Quality does, in fact, matter
Dave Slusher makes a comment about podcasts and "slick" production values:
It’s interesting that the only people I ever hear talking about how the public won’t listen to anything but slick programming are people that produce slick programming.
Depends on what you mean by "slick". I don't like "I turned the mic on to see what would happen" podcasts. If there are dogs barking in the background, or drifting music, or people coughing - it's just annoying. Do you need studio quality stuff? No, but a broadcast filled with extraneous noise is just irksome.
Amateur audio doesn't have to mean "whatever noise happened" audio. Which reminds me - I need to buy a real microphone for my periodic screencasts :)


Comments
College radio
[petrilli] October 28, 2005 13:56:06.450
I think college radio is a good target. This means use a decent microphone (i.e. something that didn't come for free, or isn't integrated into your notebook) -- something $50-100 is perfectly fine. Learn to balance how loud you speak and to do so from a constant distance from the microphone. That's nmy number one complaint, people who seem to rock back and forth infront of their $5 microphone.

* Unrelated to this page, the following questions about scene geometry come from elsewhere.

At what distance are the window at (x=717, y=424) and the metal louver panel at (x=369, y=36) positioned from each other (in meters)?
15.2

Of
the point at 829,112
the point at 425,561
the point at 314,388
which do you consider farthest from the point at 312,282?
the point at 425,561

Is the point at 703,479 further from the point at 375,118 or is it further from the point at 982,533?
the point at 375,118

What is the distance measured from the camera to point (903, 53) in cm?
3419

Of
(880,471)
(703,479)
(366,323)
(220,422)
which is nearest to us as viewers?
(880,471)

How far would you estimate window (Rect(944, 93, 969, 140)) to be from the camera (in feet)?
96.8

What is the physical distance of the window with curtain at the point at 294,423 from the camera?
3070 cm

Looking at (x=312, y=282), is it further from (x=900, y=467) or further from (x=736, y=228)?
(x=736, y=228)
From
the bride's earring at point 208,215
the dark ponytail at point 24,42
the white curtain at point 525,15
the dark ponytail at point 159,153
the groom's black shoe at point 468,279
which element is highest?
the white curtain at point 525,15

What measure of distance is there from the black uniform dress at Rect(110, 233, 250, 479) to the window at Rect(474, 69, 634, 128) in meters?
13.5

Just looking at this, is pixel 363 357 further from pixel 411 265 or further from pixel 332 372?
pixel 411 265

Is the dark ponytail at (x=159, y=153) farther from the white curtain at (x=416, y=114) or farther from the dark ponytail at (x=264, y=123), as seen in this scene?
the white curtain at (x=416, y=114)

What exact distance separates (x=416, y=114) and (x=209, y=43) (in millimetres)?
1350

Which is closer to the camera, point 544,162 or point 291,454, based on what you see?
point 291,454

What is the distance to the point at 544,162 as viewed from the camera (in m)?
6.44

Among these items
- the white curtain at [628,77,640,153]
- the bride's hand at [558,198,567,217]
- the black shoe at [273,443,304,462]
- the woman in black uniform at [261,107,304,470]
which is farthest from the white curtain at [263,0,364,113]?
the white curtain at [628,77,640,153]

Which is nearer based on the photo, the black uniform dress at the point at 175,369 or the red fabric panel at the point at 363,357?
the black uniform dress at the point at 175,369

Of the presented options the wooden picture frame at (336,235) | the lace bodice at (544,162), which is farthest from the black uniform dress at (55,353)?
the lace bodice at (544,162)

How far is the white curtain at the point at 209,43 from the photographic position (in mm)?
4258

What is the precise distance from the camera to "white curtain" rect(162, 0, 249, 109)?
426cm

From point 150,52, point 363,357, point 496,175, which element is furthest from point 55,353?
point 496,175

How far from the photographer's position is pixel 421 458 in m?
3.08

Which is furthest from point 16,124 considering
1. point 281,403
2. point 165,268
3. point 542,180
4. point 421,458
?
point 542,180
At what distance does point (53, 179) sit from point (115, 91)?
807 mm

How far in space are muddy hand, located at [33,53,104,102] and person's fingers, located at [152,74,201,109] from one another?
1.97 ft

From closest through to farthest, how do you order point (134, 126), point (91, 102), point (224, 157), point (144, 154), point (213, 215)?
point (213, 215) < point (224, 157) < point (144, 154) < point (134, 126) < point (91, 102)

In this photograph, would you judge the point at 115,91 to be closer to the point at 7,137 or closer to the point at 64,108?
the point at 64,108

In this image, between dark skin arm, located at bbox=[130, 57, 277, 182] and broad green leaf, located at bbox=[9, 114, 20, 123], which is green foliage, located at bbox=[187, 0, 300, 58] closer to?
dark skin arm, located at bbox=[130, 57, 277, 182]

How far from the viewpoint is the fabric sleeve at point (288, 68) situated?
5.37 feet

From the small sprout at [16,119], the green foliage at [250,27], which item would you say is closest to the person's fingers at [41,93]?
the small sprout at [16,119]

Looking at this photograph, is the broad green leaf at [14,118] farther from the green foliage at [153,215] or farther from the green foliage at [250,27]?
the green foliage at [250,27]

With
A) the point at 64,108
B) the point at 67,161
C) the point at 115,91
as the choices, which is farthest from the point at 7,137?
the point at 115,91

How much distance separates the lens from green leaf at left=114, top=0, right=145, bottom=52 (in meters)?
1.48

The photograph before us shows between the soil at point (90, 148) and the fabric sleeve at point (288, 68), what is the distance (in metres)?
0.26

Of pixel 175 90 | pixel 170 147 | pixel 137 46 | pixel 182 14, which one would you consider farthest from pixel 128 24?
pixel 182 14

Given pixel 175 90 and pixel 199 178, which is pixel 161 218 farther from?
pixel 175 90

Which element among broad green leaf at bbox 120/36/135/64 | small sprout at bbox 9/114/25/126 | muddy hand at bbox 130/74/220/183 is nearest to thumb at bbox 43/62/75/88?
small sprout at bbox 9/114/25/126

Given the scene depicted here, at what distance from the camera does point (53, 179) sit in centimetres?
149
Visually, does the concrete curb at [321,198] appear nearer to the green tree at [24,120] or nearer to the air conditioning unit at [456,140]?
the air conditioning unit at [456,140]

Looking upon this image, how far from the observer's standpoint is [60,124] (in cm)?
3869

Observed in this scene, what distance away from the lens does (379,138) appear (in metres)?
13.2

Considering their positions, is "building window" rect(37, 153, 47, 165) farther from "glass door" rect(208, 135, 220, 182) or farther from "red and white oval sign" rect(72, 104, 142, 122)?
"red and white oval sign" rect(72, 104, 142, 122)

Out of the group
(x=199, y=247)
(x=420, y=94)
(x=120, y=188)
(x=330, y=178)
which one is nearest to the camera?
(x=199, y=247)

Re: Quality does, in fact, matter
[ Darius] October 28, 2005 14:46:29.961
Comment by Darius
Lapel mics might be a better solution for most.
Ummm,
[Dave] October 28, 2005 21:59:00.784
What I meant by "slick" was covered extensively in the post you link to. Did you actually read the post, or just the excerpt on Scripting News? The guy I'm responding to said that "no one will listen to podcasts unless they are up to NPR production standards" which is demonstrably wrong. That's what I'm talking about.